Illegal receiver? Texts that Browns coaches COULD have been getting
The Cleveland Browns are back in the news!
Offensive coordinator Kyle Shanahan recently left the team — with part of reason reportedly because coaches on the sidelines were receiving nagging texts from someone in the organization during games. The NFL is investigating, because texting during games is against the rules.
1. Does Spider 2 Y Banana involve an actual piece of fruit?
2. Hey, I heard Ben Tate can score some cool playoff tickets.
3. Dude . . . we suck, huh?
4. Say what you want about us, but at least we got rid of Trent Richardson.
5. FYI, Johnny and I were out doing shots late last night. Please excuse him from treatment or any game-related activities today.
6. Tell the beer guy he skipped our section!!
7. ROFLMAO, that guy’s name is Barkevious Mingo!

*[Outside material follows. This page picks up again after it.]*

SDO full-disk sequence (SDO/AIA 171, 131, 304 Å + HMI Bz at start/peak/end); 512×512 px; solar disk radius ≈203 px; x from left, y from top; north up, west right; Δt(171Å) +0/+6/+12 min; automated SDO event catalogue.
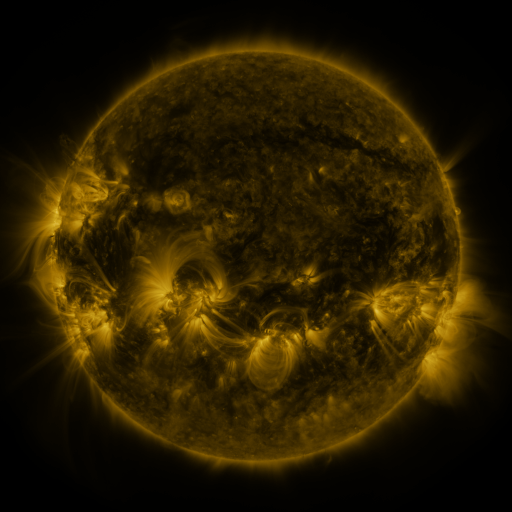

8. Hey babe, keep that hot tub warm, I’ll be home after this dumb game ends and I take my wife home . . .
9. Whoops! Sorry, that last text was meant for someone else. Kisses!
10. What can Brown poo for you?! Get it?
11. Think I can scalp tickets for next week’s game?
12. Coach Pettine, your new car is ready to go. — Josh Gordon
13. Man, Andrew Hawkins’ son could make a good GM.
14. That Joe Haden’s pretty good . . . we’re gonna need to get rid of him.
15. How many more weeks do we have to do this???